The ''libtommath'' source code shall be extracted from the
distributions available at [http://math.libtomcrypt.com/] and brought
into the CVS repository as a ''vendor branch'' (see
[https://www.cvshome.org/docs/manual/cvs-1.11.18/cvs_13.html#SEC103]
for a discussion of managing vendor branches. It appears that all the
necessary modifications to integrate this source code with Tcl can be
made in the single file, ''tommath.h''; it is likely that the
''tools/'' directory in the Tcl source tree will contain a Tcl script
to make the modifications automatically when importing a new version.
CVS can maintain local modifications effectively, should we find it
necessary to patch the other sources.

The chief modification is that all the external symbols in the library
will have TclBN prepended to their names, so that they will not give
linking conflicts if an extension uses a 'tommath' library not
supplied with Tcl - or uses any other library compatible with the
Berkeley ''mp'' API.

~ Choice of Library

The ''libtommath'' code is chosen from among a fairly large set of
possible third-party bignum codes. Among the ones considered were:

 GMP: The Gnu GMP library is probably the fastest and most complete of
  the codes available. Alas, it is licensed under LGPL, which would
  require all distributors who prepare binary Tcl distributions to
  include the GMP source code. I chose to avoid any legal
  entanglements, and avoided GMP for this reason.

 The original Berkeley mp library: This library is atrociously slow,
  and was avoided for that reason.

 Gnu Calc: GPL licensed. A non-starter for that reason.

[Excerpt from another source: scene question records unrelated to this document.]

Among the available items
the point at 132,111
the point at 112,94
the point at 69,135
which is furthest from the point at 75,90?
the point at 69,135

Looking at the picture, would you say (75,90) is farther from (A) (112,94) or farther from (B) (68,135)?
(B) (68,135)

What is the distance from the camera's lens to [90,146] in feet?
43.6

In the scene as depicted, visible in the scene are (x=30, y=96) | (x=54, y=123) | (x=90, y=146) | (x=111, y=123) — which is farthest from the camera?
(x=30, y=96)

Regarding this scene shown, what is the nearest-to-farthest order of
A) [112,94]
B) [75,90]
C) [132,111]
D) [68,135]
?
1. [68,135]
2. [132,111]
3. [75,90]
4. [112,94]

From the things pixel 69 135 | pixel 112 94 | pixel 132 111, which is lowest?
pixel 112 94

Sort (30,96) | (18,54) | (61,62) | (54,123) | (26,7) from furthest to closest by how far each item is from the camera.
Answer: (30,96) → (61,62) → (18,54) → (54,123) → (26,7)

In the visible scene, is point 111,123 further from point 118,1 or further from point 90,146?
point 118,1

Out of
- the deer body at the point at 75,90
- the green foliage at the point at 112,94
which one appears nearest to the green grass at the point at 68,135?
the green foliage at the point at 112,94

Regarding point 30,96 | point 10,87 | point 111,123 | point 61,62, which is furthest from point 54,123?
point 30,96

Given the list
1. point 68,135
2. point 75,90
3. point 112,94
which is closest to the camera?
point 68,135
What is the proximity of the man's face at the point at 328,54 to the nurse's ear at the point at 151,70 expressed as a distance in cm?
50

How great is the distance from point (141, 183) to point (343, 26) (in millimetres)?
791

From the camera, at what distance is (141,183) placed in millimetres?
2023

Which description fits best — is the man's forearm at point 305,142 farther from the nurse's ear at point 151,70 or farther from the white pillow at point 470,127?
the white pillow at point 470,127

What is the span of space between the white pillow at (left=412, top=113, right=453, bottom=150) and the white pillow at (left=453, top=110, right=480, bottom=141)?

 mpexpr: This Tcl extension has been available for many years and is
  released under the BSD license. (It was the basis for Gnu Calc but
  predates the fork, and hence is not GPL-contaminated.) It would
  certainly be a possibility, but the code is not terribly well
  documented, is slow by today's standards, and still uses
  string-based Tcl API's. It would be a considerable amount of work to
  bring it into conformance with today's Tcl core engineering
  practices.

 OpenSSL: The OpenSSL library includes a fast and well-documented
  bignum library (developed so that OpenSSL can do RSA cryptography).
  Alas, the code is licensed under the original BSD license agreement,
  and has several parties added to the dreaded Advertising Clause.
  The Advertising Clause would present serious difficulties for our
  distributors, and so OpenSSL is not suitable. (The OpenSSL
  developers are not amenable to removing the Advertising Clause from
  the license.)

Several libraries implemented in C++ were dismissed out of hand,
because of the deployment issues associated with C++ runtime libraries
and static constructors.

The ''libtommath'' code is released to the Public Domain. Its author,
Tom St. Denis, explicitly and irrevocably authorizes its use for any
purpose, without fee, and without attribution. So license
incompatibilities aren't going to be an issue. The documentation is
wonderful (Tom has written a book of several hundred pages
[http://book.libtomcrypt.com/draft/tommath.pdf] describing the
algorithms used), and the code is lucid.

The chief disadvantage to ''libtommath'' is that it is a one-person
effort, and hence has the risk of becoming orphaned. I consider this
risk to be of acceptable severity, because of the quality of the code.
The Tcl maintainers could take it on quite readily.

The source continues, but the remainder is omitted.